現地に出向かなくてもいろいろな情報が得られる時代ですが、質感や空気感など、そこでしか得られないものはいっぱい。現場に行って見てくることは、感性を磨くために、とても大事な要素のようです。

新美術館開催の帽子ショーに出展の作品。タイトル「宝玉のターバン」ピンワーク手法を取り入れて華やかに演出。

デコレーターとして活躍する傍らで、帽子作家という顔ももつ、原田さん。身につける洋服はもちろん、アクセサリー類もすべて手作り。デコレーターとしての眼差しは、自分の魅力を引き出す客観的な視点をも育んでくれているようです。

料理が好きでホームパーティもひんぱんに開催。その様子を話す原田さんの表情は、とても楽しそう。

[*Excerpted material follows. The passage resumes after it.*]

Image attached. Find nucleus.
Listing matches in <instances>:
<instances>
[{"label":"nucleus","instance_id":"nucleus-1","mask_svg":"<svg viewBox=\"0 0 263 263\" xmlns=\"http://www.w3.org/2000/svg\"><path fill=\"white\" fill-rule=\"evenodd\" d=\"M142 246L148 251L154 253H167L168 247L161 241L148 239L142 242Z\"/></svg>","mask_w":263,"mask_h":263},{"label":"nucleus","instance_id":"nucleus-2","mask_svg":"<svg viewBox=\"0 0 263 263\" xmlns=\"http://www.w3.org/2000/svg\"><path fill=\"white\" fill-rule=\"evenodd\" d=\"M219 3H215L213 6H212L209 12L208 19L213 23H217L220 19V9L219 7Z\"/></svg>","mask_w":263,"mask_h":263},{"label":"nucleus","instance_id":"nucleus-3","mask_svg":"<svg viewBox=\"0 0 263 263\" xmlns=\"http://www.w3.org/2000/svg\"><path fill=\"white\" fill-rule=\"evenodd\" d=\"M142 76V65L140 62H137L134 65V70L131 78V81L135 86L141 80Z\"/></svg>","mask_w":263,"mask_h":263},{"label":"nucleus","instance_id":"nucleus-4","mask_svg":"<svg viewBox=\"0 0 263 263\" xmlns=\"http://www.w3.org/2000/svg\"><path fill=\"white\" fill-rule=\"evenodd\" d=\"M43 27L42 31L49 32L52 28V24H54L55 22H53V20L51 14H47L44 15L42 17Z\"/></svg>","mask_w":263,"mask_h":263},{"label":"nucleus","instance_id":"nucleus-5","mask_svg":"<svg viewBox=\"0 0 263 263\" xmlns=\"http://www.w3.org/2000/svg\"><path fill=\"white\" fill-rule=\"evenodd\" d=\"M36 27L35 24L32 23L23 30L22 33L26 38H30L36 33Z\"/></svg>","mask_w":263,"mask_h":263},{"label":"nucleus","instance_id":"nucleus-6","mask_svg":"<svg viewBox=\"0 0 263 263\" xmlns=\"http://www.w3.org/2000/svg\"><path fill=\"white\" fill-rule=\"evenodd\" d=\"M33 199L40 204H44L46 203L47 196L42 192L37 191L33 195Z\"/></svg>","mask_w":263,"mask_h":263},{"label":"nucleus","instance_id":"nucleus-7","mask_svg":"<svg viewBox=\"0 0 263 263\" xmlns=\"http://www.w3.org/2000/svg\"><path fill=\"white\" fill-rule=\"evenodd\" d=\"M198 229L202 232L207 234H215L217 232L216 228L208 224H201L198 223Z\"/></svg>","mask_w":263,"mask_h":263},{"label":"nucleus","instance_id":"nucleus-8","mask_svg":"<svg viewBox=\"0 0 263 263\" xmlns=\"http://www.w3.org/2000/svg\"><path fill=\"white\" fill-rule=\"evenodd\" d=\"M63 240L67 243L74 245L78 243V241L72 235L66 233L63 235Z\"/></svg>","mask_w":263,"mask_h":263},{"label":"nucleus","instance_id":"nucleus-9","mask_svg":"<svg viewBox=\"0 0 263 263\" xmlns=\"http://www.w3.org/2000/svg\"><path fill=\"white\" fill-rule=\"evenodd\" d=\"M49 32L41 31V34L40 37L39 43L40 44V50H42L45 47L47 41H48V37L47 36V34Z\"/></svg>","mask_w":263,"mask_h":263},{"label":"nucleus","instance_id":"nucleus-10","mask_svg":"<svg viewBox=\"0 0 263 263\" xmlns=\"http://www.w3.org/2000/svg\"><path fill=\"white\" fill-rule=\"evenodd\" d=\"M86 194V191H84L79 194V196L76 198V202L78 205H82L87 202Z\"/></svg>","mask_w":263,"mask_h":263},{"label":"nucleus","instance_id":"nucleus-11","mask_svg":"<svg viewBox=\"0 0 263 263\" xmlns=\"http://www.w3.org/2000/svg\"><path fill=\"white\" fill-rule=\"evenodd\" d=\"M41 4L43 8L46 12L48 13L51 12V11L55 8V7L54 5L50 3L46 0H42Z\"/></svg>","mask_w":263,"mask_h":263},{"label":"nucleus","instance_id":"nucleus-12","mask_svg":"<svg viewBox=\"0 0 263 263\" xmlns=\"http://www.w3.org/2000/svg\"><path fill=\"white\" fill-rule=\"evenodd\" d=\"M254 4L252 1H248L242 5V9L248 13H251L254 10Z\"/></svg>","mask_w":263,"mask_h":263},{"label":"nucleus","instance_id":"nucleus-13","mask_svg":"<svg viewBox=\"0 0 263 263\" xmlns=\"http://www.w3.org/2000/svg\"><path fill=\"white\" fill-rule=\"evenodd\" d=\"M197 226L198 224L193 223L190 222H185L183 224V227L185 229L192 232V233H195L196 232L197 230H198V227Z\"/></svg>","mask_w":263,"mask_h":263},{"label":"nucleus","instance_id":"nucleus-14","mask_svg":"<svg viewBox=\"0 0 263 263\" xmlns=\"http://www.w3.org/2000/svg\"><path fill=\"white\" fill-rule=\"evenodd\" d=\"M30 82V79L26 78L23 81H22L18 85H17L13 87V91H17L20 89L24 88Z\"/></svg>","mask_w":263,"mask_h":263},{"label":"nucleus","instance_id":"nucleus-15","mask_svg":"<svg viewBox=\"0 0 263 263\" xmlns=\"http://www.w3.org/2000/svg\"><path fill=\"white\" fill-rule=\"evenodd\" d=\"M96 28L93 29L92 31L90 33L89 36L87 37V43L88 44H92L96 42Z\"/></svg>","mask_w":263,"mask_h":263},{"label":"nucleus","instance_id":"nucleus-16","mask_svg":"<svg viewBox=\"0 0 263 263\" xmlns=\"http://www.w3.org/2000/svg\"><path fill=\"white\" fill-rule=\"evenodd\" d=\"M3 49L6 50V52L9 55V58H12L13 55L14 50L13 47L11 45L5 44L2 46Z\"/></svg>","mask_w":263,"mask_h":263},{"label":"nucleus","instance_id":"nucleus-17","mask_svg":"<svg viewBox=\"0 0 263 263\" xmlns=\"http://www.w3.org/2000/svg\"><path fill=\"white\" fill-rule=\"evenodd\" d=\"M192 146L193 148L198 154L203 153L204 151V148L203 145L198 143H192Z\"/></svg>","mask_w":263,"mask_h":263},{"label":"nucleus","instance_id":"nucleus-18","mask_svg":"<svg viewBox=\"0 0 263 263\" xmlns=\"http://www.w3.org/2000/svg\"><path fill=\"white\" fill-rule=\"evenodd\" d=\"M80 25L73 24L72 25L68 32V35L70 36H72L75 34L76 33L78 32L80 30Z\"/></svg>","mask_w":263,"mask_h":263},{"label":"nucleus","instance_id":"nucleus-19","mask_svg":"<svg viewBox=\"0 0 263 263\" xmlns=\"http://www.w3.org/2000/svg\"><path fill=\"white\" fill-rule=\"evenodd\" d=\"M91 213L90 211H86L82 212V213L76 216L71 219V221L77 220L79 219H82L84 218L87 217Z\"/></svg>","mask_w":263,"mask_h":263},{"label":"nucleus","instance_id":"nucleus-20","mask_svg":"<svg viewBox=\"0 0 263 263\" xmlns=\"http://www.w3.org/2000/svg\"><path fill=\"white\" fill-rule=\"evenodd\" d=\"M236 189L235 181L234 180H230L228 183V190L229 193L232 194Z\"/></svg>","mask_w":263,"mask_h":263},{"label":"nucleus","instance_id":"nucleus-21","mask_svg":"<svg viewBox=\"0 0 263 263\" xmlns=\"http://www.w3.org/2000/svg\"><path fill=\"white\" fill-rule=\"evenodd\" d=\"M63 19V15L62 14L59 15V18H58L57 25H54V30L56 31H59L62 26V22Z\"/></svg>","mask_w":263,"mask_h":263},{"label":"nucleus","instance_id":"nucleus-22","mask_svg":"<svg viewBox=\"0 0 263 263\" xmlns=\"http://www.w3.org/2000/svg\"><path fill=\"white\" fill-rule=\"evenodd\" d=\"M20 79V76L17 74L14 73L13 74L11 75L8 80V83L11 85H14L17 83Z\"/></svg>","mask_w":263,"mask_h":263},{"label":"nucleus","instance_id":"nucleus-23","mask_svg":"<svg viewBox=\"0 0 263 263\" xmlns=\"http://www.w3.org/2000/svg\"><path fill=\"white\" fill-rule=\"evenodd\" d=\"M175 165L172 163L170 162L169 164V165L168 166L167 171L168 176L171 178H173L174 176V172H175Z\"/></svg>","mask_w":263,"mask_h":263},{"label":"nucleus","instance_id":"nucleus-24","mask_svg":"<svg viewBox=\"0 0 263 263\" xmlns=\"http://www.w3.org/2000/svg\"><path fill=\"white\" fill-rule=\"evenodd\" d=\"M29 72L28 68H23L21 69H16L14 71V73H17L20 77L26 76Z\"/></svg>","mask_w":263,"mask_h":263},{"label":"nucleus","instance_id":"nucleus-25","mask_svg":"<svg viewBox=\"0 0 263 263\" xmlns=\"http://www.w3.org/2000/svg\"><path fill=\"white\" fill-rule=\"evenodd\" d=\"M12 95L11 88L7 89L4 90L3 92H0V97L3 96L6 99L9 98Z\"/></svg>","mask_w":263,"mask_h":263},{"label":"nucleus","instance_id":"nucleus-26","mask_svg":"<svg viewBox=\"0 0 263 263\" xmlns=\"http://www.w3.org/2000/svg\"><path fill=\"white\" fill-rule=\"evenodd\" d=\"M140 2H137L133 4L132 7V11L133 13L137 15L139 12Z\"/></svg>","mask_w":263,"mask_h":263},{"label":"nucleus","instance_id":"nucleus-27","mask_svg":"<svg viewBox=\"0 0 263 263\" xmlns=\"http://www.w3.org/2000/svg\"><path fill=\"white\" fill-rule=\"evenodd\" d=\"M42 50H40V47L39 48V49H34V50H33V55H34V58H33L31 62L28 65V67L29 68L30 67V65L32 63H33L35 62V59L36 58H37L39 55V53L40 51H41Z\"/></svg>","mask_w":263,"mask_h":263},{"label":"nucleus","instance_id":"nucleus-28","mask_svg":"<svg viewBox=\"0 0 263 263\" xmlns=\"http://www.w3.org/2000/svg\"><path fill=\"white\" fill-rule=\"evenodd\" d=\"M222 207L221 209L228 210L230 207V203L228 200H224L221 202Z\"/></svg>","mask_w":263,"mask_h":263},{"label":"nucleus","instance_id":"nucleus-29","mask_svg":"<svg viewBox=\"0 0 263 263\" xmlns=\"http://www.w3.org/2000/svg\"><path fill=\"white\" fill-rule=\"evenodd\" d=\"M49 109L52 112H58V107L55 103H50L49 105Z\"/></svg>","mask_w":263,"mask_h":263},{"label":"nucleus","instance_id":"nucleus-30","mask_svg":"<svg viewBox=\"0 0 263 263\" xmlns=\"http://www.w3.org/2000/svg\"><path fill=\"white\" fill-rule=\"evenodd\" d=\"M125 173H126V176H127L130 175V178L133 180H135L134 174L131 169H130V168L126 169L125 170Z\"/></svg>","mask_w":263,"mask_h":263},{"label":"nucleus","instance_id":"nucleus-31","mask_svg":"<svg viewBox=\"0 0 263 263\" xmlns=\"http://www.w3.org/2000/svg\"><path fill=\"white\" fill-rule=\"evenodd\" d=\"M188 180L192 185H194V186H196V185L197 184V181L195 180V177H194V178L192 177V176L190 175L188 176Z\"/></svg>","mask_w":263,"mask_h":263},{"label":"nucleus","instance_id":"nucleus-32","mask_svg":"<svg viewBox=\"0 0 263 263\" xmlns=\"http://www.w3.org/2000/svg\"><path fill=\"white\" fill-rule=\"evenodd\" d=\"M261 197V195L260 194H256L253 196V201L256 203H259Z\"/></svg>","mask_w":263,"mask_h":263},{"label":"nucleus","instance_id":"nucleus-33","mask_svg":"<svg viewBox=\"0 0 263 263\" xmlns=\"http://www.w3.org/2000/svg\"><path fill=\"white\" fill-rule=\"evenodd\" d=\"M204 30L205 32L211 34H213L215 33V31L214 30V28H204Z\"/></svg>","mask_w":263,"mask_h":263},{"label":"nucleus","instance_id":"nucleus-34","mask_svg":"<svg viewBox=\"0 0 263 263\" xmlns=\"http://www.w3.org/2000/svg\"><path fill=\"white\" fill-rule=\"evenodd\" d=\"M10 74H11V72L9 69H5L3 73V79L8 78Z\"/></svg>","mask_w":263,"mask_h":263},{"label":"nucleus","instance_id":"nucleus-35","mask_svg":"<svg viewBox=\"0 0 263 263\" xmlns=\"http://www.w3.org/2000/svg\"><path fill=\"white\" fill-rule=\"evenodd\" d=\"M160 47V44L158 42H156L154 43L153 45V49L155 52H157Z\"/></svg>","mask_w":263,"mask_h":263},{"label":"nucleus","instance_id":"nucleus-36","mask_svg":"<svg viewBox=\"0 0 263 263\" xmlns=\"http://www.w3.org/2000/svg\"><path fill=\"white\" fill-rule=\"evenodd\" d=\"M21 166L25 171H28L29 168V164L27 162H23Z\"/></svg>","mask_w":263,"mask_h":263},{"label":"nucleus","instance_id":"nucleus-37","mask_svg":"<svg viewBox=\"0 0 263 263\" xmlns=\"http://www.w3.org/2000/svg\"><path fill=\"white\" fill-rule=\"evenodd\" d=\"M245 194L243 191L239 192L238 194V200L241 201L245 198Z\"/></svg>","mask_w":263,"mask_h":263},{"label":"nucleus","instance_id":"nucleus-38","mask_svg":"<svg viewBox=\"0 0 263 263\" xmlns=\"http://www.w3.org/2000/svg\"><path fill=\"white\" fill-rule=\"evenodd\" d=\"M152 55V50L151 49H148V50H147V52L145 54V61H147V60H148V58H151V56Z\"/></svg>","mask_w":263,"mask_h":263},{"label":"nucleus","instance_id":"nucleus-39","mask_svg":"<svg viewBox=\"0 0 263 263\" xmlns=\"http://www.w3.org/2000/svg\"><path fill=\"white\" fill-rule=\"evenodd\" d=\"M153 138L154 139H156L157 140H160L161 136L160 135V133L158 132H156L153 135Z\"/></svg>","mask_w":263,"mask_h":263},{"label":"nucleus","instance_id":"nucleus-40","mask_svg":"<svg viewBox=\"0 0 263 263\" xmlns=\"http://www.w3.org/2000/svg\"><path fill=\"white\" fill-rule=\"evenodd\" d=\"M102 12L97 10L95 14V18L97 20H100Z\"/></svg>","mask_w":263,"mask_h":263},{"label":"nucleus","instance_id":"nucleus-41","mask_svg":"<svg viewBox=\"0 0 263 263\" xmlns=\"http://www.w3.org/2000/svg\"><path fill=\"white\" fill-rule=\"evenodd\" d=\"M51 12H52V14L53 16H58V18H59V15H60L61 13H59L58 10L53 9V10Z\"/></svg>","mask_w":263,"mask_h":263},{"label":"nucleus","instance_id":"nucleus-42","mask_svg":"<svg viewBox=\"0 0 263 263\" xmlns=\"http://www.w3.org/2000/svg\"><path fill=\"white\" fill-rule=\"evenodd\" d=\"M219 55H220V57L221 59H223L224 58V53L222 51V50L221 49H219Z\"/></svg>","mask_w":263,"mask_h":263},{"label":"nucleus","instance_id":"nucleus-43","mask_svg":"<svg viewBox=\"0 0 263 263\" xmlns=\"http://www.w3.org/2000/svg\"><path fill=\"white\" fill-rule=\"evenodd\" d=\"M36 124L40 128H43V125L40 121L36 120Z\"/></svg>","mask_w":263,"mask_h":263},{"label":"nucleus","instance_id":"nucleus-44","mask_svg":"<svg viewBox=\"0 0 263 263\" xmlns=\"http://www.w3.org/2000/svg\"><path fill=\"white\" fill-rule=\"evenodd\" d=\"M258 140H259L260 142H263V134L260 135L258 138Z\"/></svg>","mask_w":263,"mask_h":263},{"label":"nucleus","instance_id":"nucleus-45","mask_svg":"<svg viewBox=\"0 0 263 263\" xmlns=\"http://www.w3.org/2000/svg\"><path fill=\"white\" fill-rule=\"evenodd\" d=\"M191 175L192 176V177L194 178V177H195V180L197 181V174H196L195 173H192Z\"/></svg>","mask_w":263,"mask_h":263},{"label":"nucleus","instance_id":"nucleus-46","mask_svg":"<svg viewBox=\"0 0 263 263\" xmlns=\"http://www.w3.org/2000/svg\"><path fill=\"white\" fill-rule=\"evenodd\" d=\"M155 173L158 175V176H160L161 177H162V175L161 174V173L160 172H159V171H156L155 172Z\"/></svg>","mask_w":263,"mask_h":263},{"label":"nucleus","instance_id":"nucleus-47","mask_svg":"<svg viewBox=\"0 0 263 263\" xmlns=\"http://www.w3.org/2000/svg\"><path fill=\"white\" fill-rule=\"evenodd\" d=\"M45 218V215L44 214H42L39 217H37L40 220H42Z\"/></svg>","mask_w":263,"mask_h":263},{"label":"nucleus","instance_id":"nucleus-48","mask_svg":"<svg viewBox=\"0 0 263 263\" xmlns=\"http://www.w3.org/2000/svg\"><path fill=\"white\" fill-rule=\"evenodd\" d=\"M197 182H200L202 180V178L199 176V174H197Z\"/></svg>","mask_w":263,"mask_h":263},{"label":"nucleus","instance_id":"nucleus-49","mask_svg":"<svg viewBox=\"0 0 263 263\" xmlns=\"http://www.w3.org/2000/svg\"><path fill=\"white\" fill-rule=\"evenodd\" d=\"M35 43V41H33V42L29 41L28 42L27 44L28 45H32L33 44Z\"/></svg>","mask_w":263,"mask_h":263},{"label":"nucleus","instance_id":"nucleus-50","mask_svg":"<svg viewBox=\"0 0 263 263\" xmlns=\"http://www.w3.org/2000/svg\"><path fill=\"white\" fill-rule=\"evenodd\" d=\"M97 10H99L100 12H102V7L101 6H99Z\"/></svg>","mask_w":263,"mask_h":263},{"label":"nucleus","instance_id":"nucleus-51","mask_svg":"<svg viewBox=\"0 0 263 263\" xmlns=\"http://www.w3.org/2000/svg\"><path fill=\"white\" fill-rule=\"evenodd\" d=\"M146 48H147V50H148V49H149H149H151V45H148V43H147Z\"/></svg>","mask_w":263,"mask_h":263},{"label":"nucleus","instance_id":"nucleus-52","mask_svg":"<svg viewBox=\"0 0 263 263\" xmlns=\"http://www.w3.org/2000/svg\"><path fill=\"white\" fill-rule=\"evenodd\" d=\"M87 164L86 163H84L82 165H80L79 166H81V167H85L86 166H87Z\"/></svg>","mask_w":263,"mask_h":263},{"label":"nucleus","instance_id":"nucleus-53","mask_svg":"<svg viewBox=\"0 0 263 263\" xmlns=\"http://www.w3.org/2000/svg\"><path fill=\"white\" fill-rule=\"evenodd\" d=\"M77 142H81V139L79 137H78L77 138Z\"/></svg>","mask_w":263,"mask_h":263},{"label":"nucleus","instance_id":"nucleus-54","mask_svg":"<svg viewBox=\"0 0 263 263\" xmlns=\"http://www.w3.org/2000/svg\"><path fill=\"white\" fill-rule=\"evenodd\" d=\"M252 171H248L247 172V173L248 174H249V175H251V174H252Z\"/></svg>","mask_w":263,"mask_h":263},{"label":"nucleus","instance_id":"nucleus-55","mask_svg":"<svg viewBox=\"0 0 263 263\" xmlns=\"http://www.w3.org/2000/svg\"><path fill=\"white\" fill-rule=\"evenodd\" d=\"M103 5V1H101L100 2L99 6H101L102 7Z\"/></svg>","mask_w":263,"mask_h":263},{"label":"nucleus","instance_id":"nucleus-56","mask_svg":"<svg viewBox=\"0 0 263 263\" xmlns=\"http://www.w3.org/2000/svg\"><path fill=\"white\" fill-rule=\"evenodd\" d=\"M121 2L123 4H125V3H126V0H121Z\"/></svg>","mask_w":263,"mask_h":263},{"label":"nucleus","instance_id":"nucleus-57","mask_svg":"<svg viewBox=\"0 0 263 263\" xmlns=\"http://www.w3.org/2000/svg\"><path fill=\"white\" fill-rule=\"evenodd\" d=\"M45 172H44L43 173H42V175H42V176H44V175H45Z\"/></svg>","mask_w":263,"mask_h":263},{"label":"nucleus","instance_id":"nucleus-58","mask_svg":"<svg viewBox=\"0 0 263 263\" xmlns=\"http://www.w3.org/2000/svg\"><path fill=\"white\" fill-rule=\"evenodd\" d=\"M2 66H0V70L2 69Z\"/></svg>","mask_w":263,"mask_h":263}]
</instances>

「デコレーターを長く続けてこられたのは、好きだからでしょうね。好きなものがたくさんあって、いろいろやっているうちにこうなったのね。好きなことに挑戦すると楽しいし、長く続いていくように思います」

原田 朋乎

ディスプレイデコレーター
JDCA特別講師(ピンワーク・インストアディスプレイ担当)

VMDの専門家として、百貨店でのディスプレイを長年にわたり手掛ける。また、売り場づくりやディスプレイに関する人材育成にも注力。熟練のハンドテクニックを確立しながらも、常に最新トレンドを探求し表現に活かす姿勢から、ウィンドウディスプレイのカリスマ的存在として注目されている。

これからクリエイターを目指す方へ、
先輩からのメッセージ

From
Tomoko Harada

魅力的な先生との出会いや対話が、
自分を高めてくれます

1枚の布をピンで留めて、マネキンにまとわせていくピンワークを、みなさんに身近に感じていただきながら、完成させていく手法をお伝えしたいと思います。基本はもちろん大事ですが、そこからどうふくらませて、時代のニーズに合わせながら自分のデザインを形づくっていくのか。感性を磨き続けるしかないと感じていますから、それは私自身の一生の課題でもあります。
感性を育むためにも、一人ひとりの好きという気持ちを大事にしていただきたいですね。私自身、ピンワークでも帽子作りでもこの先生に習いたい、と先生を選んで学んできました。指導する立場になって、もっと自らを高めていかなければいけないと強く感じていますが、人間的に魅力を感じる先生と出会って学ぶことで、感動はどんどん大きくなっていきます。素晴らしい先生と出会い、対話を重ねることで、自分の感性を磨くことが楽しくなってくると思います。

From
Yoshiko Amano

しなやかに、アクティブに!
今という時を大切に

花の仕事を中心に携わって参りました。花1本のミニマムなデザインより、多種多様な花の形成、構成をお伝えしたいと思っております。フラワーデザインの多様性をディスプレイプロップス(演出商材)として表現するには花の基礎となるロジックは大変重要です。と、同時に感性を養い、磨くことも大切です。
だからこそ提案いたします。「マイブック」を作りましょう!
プロフェッショナルとして職を求めるだけでなく、職が自分自身を導いてくれるように、意識して感性を育ててほしいと願っています。私自身、指導する立場にあって、毎回のレッスンが、自分自身の原点に立ち返り、受講される皆さまに新しいものを伝えていくことを使命と感じております。